__OBJECTIVE A__: Count the lines of the records that contain the string "above", with case counting, and reply with the number alone.

__EXTRACTED TEXT__:

--

Lightened Up Creamy Potato Salad
Prep time
Cook time
Total time
Light, creamy, fresh tasting potato salad made with a yogurt and mayonnaise and topped with fresh dill and scallions.
Recipe type: Salad
Cuisine: American
Serves: 5
  • 2 lbs. (4 medium potatoes) Yukon gold potatoes, peeled, diced into bite size pieces
  • 4 tbsp. mayonnaise
  • ½ cup greek yogurt (I used Fage 0%)
  • 1½ tsp. distilled
  • 1 tbsp. dijon mustard
  • 1 stalk celery, diced
  • ¼ cup scallions, chopped small
  • 2 tbsp. fresh dill, chopped small
  1. In a large pot, add about 6 cups of water. Turn heat to high and bring water to a boil. Add potatoes and cook until fork tender; about 10 minutes.
  2. Drain potatoes, and let cool.

--

__GIVEN INFORMATION__:

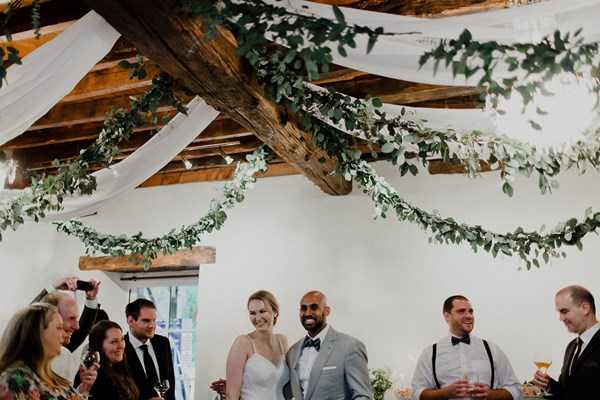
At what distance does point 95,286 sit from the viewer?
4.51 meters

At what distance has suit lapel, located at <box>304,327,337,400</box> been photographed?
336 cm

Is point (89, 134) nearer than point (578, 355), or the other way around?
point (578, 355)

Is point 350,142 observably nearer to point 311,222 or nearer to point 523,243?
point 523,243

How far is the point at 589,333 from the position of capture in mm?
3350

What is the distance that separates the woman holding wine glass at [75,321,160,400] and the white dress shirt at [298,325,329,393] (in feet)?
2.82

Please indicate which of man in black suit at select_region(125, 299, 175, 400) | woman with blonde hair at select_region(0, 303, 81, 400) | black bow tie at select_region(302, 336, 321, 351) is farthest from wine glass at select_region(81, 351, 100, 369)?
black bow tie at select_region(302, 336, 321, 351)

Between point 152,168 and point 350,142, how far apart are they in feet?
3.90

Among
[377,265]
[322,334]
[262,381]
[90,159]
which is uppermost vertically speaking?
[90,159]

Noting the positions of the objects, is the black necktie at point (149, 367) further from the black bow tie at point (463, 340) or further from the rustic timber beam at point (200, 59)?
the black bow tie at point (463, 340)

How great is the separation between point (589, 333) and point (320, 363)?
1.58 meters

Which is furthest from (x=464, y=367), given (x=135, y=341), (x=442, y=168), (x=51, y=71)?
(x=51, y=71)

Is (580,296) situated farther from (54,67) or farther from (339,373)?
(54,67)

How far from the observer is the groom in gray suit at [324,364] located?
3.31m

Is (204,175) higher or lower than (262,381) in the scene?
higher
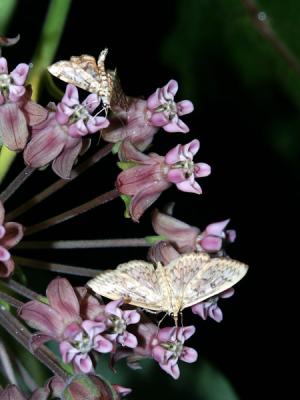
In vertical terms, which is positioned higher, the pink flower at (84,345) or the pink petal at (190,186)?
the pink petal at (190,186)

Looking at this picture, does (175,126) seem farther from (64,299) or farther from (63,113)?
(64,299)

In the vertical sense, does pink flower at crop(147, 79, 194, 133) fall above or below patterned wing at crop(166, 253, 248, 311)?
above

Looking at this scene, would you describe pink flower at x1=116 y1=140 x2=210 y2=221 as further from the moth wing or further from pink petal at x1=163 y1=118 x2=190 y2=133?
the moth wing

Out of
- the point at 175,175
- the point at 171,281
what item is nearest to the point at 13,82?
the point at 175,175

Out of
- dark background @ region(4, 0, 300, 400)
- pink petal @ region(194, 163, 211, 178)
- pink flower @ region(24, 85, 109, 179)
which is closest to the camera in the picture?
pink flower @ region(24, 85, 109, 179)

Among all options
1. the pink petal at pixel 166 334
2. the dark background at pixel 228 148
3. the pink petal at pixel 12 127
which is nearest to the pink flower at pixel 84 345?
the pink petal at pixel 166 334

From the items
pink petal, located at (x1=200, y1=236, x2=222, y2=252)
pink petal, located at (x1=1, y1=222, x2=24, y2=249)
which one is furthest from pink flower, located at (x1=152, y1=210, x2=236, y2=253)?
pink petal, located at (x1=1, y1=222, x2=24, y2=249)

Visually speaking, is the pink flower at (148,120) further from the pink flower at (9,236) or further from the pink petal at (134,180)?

--

__OBJECTIVE B__:
Answer these questions from the potato salad recipe, one per line:
(i) What cuisine is the recipe listed under?
(ii) How much mayonnaise goes into the salad?
(iii) About how long do the potatoes cook before they are fork tender?

__ANSWER A__: 2

__ANSWER B__:
(i) American
(ii) 4 tbsp.
(iii) About 10 minutes